ASSIGNED TASK 1: Reproduce the portion of the Malaika Arora Khan profile between "Saturday, February 16, 2013" and "hotel café.", inclusive.
ASSIGNED TASK 2: Render this sentence from the Malaika Arora Khan profile in Spanish: "Malaika herself comes from a solid background in dance."

SELECTED PASSAGE:
* * * *
Saturday, February 16, 2013

Malaika Arora Khan, the dancing queen


An hour and she hasn’t touched the salad bowl! You’d expect Bollywood’s enduring pin-up and item queen to be a tad high maintenance. But she isn’t. Not entirely. It’s 5 pm and Malaika Arora Khan, endlessly leggy
in a mini romper, high ponytail and beige wedges, is relaxing a five-star Mumbai
hotel café.

A week earlier, out at an event, she was rocking a buttercup yellow peplum tube top with cobalt blue pants. Just days before, she was a ravishing desi girl in a Laila Motwane lehenga. But it’s unlikely you’ll catch her in such diva-esque avatars when she’s dropping off her son to a birthday party like she was today. Mommy duty done, Malaika gets down to ordering a sandwich: smoked chicken with multigrain bread. After it arrives, there is a brief examination of the bread, which is eventually dumped. Peeling open the sandwich – “Sorry, I’m using my hands” – she picks out the chicken and occasionally dips a chip into coleslaw. “I’ve this slight OCD thing about food. You’re not sure where things are coming from.” Malaika herself comes from a solid background in dance. She’s been “dancing since the age of four”, learning ballet from Mumbai’s legendary Firoza Lali, and later Bharatnatyam. Her mother, she says, would have loved her to continue with a career in ballet, which would have involved going to Russia and working with a company. But by the 1990s, MTV landed in India and signed her on, modelling assignments with photographers like Farrokh Chothia and the late Prabuddha Dasgupta came her way as did her first music video (for Bally Sagoo’s Gur Naal Ishq Mitha). None of this was part of the dream. Of the Arora siblings, younger sister Amrita was always the one who was interested in films and “cut out for it”, Malaika says.
* * * *
INFORMATION SUPPLIED:

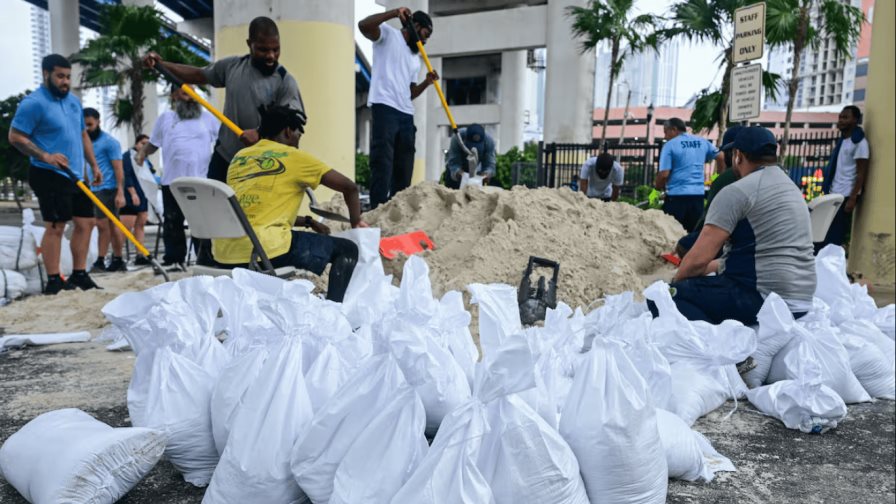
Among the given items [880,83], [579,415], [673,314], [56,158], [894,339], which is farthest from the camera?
[880,83]

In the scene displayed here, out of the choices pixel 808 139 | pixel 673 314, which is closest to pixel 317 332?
pixel 673 314

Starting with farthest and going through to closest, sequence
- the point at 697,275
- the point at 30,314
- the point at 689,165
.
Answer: the point at 689,165, the point at 30,314, the point at 697,275

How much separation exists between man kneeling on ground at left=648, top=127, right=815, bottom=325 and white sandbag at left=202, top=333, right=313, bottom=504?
1997 millimetres

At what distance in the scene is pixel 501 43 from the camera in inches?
850

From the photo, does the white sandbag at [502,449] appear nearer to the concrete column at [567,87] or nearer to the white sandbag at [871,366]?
the white sandbag at [871,366]

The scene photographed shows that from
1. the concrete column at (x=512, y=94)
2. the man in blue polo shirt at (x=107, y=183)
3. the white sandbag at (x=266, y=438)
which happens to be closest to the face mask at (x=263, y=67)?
* * * *
TASK ANSWER 1:
Saturday, February 16, 2013

Malaika Arora Khan, the dancing queen


An hour and she hasn’t touched the salad bowl! You’d expect Bollywood’s enduring pin-up and item queen to be a tad high maintenance. But she isn’t. Not entirely. It’s 5 pm and Malaika Arora Khan, endlessly leggy
in a mini romper, high ponytail and beige wedges, is relaxing a five-star Mumbai
hotel café.

TASK ANSWER 2: La propia Malaika tiene una sólida formación en danza.